======== Selected passage

Skip to main content

Verified by Psychology Today

Peter B. Gray Ph.D.
Peter B. Gray Ph.D.
X Y Chromosomes

Do Fathers Matter? They do in Paul Raeburn's new book.

Just in time for Father's Day, a new book explores the science of fatherhood.

Do Fathers Matter? What Science Is Telling Us About the Parent We’ve Overlooked. Paul Raeburn. 257 pages. Scientific American/Farrar, Straus and Giroux.

Science journalist Paul Raeburn asks Do Fathers Matter? The answer is clearly yes—at least for one Sunday every June, on Father’s Day.

Over the rest of the year, such a question recedes against a backdrop of other pressing issues. In my own experience as a university professor and in conversations with others, discussions of dads rate well below those about dogs and cats.

Raeburn’s book is a warm, enjoyable collection of stories about the science of fatherhood. He draws upon an array of studies, some fresh and others from recent decades. He quotes from published work and interviews scholars involved in some of the classic works on the science of fatherhood. He interweaves his own experience as a father of five—three older kids from a first marriage and two from a more recent partnership. This perspective helps him embrace how science and popular culture sees fathers, and how his own experiences are or aren’t mirrored in those wider lenses. The result is a highly readable account of some of the deeper scientific meanings of fatherhood.

================

* _Requirement 1_:
Answer these questions about the review of Paul Raeburn's book:
(a) How many pages long is the book?
(b) In the reviewer's experience, what do discussions of dads rate well below?
(c) How many children does Raeburn have?
* _Requirement 2_:
Please carry the review of Paul Raeburn's book on fatherhood forward from its last sentence.
The rows here have nothing to do with the book review.

======== Data excerpts

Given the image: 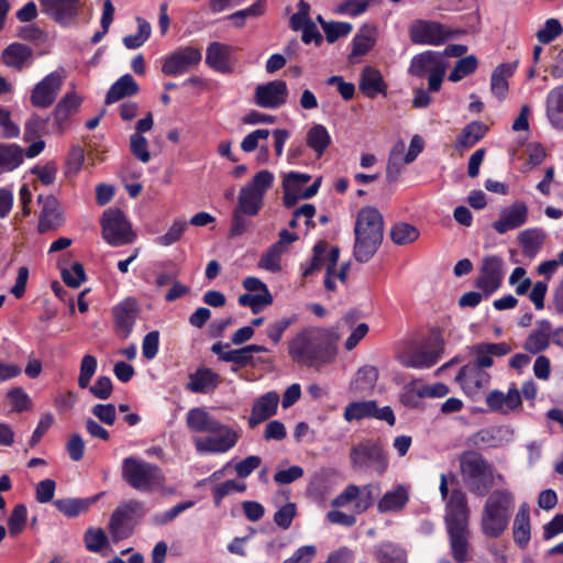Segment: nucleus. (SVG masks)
I'll return each mask as SVG.
<instances>
[{
    "mask_svg": "<svg viewBox=\"0 0 563 563\" xmlns=\"http://www.w3.org/2000/svg\"><path fill=\"white\" fill-rule=\"evenodd\" d=\"M352 467L360 473L383 475L389 466V457L378 439H364L350 452Z\"/></svg>",
    "mask_w": 563,
    "mask_h": 563,
    "instance_id": "obj_5",
    "label": "nucleus"
},
{
    "mask_svg": "<svg viewBox=\"0 0 563 563\" xmlns=\"http://www.w3.org/2000/svg\"><path fill=\"white\" fill-rule=\"evenodd\" d=\"M519 62L515 60L508 64L498 65L490 78V90L499 99H504L508 91L507 79L514 75L518 67Z\"/></svg>",
    "mask_w": 563,
    "mask_h": 563,
    "instance_id": "obj_39",
    "label": "nucleus"
},
{
    "mask_svg": "<svg viewBox=\"0 0 563 563\" xmlns=\"http://www.w3.org/2000/svg\"><path fill=\"white\" fill-rule=\"evenodd\" d=\"M288 88L283 80H273L258 85L255 88L254 100L257 106L265 109H277L286 103Z\"/></svg>",
    "mask_w": 563,
    "mask_h": 563,
    "instance_id": "obj_14",
    "label": "nucleus"
},
{
    "mask_svg": "<svg viewBox=\"0 0 563 563\" xmlns=\"http://www.w3.org/2000/svg\"><path fill=\"white\" fill-rule=\"evenodd\" d=\"M62 278L67 286L78 288L86 279L84 266L80 263H75L69 268H64Z\"/></svg>",
    "mask_w": 563,
    "mask_h": 563,
    "instance_id": "obj_63",
    "label": "nucleus"
},
{
    "mask_svg": "<svg viewBox=\"0 0 563 563\" xmlns=\"http://www.w3.org/2000/svg\"><path fill=\"white\" fill-rule=\"evenodd\" d=\"M45 14L58 24L68 26L75 22L81 7L80 0H38Z\"/></svg>",
    "mask_w": 563,
    "mask_h": 563,
    "instance_id": "obj_13",
    "label": "nucleus"
},
{
    "mask_svg": "<svg viewBox=\"0 0 563 563\" xmlns=\"http://www.w3.org/2000/svg\"><path fill=\"white\" fill-rule=\"evenodd\" d=\"M374 486L368 484L362 488L351 484L331 503L332 507H344L354 501V509L361 514L367 510L374 501Z\"/></svg>",
    "mask_w": 563,
    "mask_h": 563,
    "instance_id": "obj_12",
    "label": "nucleus"
},
{
    "mask_svg": "<svg viewBox=\"0 0 563 563\" xmlns=\"http://www.w3.org/2000/svg\"><path fill=\"white\" fill-rule=\"evenodd\" d=\"M121 476L130 487L143 494L163 490L166 483V476L157 464L133 455L122 460Z\"/></svg>",
    "mask_w": 563,
    "mask_h": 563,
    "instance_id": "obj_3",
    "label": "nucleus"
},
{
    "mask_svg": "<svg viewBox=\"0 0 563 563\" xmlns=\"http://www.w3.org/2000/svg\"><path fill=\"white\" fill-rule=\"evenodd\" d=\"M399 363L410 368H429L440 358V349L423 344L417 349L405 351L398 355Z\"/></svg>",
    "mask_w": 563,
    "mask_h": 563,
    "instance_id": "obj_17",
    "label": "nucleus"
},
{
    "mask_svg": "<svg viewBox=\"0 0 563 563\" xmlns=\"http://www.w3.org/2000/svg\"><path fill=\"white\" fill-rule=\"evenodd\" d=\"M98 367L97 358L93 355L87 354L81 358L78 386L80 388H87L90 385V380L96 374Z\"/></svg>",
    "mask_w": 563,
    "mask_h": 563,
    "instance_id": "obj_60",
    "label": "nucleus"
},
{
    "mask_svg": "<svg viewBox=\"0 0 563 563\" xmlns=\"http://www.w3.org/2000/svg\"><path fill=\"white\" fill-rule=\"evenodd\" d=\"M377 563H409L407 550L398 543L384 541L374 547Z\"/></svg>",
    "mask_w": 563,
    "mask_h": 563,
    "instance_id": "obj_37",
    "label": "nucleus"
},
{
    "mask_svg": "<svg viewBox=\"0 0 563 563\" xmlns=\"http://www.w3.org/2000/svg\"><path fill=\"white\" fill-rule=\"evenodd\" d=\"M377 378V368L371 365H365L357 371L354 380L350 385V389L357 394L372 390L376 384Z\"/></svg>",
    "mask_w": 563,
    "mask_h": 563,
    "instance_id": "obj_49",
    "label": "nucleus"
},
{
    "mask_svg": "<svg viewBox=\"0 0 563 563\" xmlns=\"http://www.w3.org/2000/svg\"><path fill=\"white\" fill-rule=\"evenodd\" d=\"M377 29L363 26L353 38L351 57L365 55L376 43Z\"/></svg>",
    "mask_w": 563,
    "mask_h": 563,
    "instance_id": "obj_47",
    "label": "nucleus"
},
{
    "mask_svg": "<svg viewBox=\"0 0 563 563\" xmlns=\"http://www.w3.org/2000/svg\"><path fill=\"white\" fill-rule=\"evenodd\" d=\"M274 175L267 169L254 175L252 180L241 188L235 209L249 217L256 216L264 203L265 192L273 186Z\"/></svg>",
    "mask_w": 563,
    "mask_h": 563,
    "instance_id": "obj_6",
    "label": "nucleus"
},
{
    "mask_svg": "<svg viewBox=\"0 0 563 563\" xmlns=\"http://www.w3.org/2000/svg\"><path fill=\"white\" fill-rule=\"evenodd\" d=\"M334 344L335 336L330 330L309 328L291 339L288 352L298 364L319 368L333 361L336 353Z\"/></svg>",
    "mask_w": 563,
    "mask_h": 563,
    "instance_id": "obj_1",
    "label": "nucleus"
},
{
    "mask_svg": "<svg viewBox=\"0 0 563 563\" xmlns=\"http://www.w3.org/2000/svg\"><path fill=\"white\" fill-rule=\"evenodd\" d=\"M385 88L380 73L373 67H365L361 75V91L368 98H375L385 92Z\"/></svg>",
    "mask_w": 563,
    "mask_h": 563,
    "instance_id": "obj_45",
    "label": "nucleus"
},
{
    "mask_svg": "<svg viewBox=\"0 0 563 563\" xmlns=\"http://www.w3.org/2000/svg\"><path fill=\"white\" fill-rule=\"evenodd\" d=\"M512 537L521 549L526 548L531 539L530 509L527 504H521L515 515Z\"/></svg>",
    "mask_w": 563,
    "mask_h": 563,
    "instance_id": "obj_31",
    "label": "nucleus"
},
{
    "mask_svg": "<svg viewBox=\"0 0 563 563\" xmlns=\"http://www.w3.org/2000/svg\"><path fill=\"white\" fill-rule=\"evenodd\" d=\"M134 529L132 522L121 510H114L109 521V530L114 540H122L130 537Z\"/></svg>",
    "mask_w": 563,
    "mask_h": 563,
    "instance_id": "obj_51",
    "label": "nucleus"
},
{
    "mask_svg": "<svg viewBox=\"0 0 563 563\" xmlns=\"http://www.w3.org/2000/svg\"><path fill=\"white\" fill-rule=\"evenodd\" d=\"M487 130V125L479 121H473L468 123L457 135L454 144L455 150L462 152L473 147L486 135Z\"/></svg>",
    "mask_w": 563,
    "mask_h": 563,
    "instance_id": "obj_40",
    "label": "nucleus"
},
{
    "mask_svg": "<svg viewBox=\"0 0 563 563\" xmlns=\"http://www.w3.org/2000/svg\"><path fill=\"white\" fill-rule=\"evenodd\" d=\"M545 114L555 130L563 131V84L549 91L545 100Z\"/></svg>",
    "mask_w": 563,
    "mask_h": 563,
    "instance_id": "obj_32",
    "label": "nucleus"
},
{
    "mask_svg": "<svg viewBox=\"0 0 563 563\" xmlns=\"http://www.w3.org/2000/svg\"><path fill=\"white\" fill-rule=\"evenodd\" d=\"M102 235L112 246H121L132 242L133 232L124 213L119 209H108L102 216Z\"/></svg>",
    "mask_w": 563,
    "mask_h": 563,
    "instance_id": "obj_7",
    "label": "nucleus"
},
{
    "mask_svg": "<svg viewBox=\"0 0 563 563\" xmlns=\"http://www.w3.org/2000/svg\"><path fill=\"white\" fill-rule=\"evenodd\" d=\"M510 352L511 346L506 342L478 343L470 349L471 355L474 356V362L471 364L485 369L494 365V357H501Z\"/></svg>",
    "mask_w": 563,
    "mask_h": 563,
    "instance_id": "obj_20",
    "label": "nucleus"
},
{
    "mask_svg": "<svg viewBox=\"0 0 563 563\" xmlns=\"http://www.w3.org/2000/svg\"><path fill=\"white\" fill-rule=\"evenodd\" d=\"M187 428L196 433H209L210 431H227L223 423L213 418L205 408L196 407L186 415Z\"/></svg>",
    "mask_w": 563,
    "mask_h": 563,
    "instance_id": "obj_24",
    "label": "nucleus"
},
{
    "mask_svg": "<svg viewBox=\"0 0 563 563\" xmlns=\"http://www.w3.org/2000/svg\"><path fill=\"white\" fill-rule=\"evenodd\" d=\"M97 499L98 496L91 498H62L56 499L54 506L66 517L74 518L86 512Z\"/></svg>",
    "mask_w": 563,
    "mask_h": 563,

================

* _Right answer 1_:
(a) 257 pages.
(b) Discussions about dogs and cats.
(c) Five.

* _Right answer 2_:
The book loosely follows the developmental course of becoming a father and covers aspects of conception, a partner’s pregnancy, caring for an infant, interactions with older children, parenting a teenager, and older men fathering children. The studies Raeburn discusses under these progressions are not comprehensive and are not subject to an overly critical eye. Raeburn largely emphasizes studies in the last decade or two from Western countries; that reflects where much of the latest science on fatherhood is conducted, but it does leave many open questions about fatherhood ‘s wider international and cross-cultural landscape.

Still, the studies and scientific figures featured in the book are well chosen. A few of them may be familiar to the curious father from recent years’ social media rounds, but many likely will be utterly new. As someone who also thinks about fatherhood, I encountered some intriguing work I was unaware of. The result is that the book may have appeal to lots of fathers, and even scholars focused on fatherhood will find a few new gems.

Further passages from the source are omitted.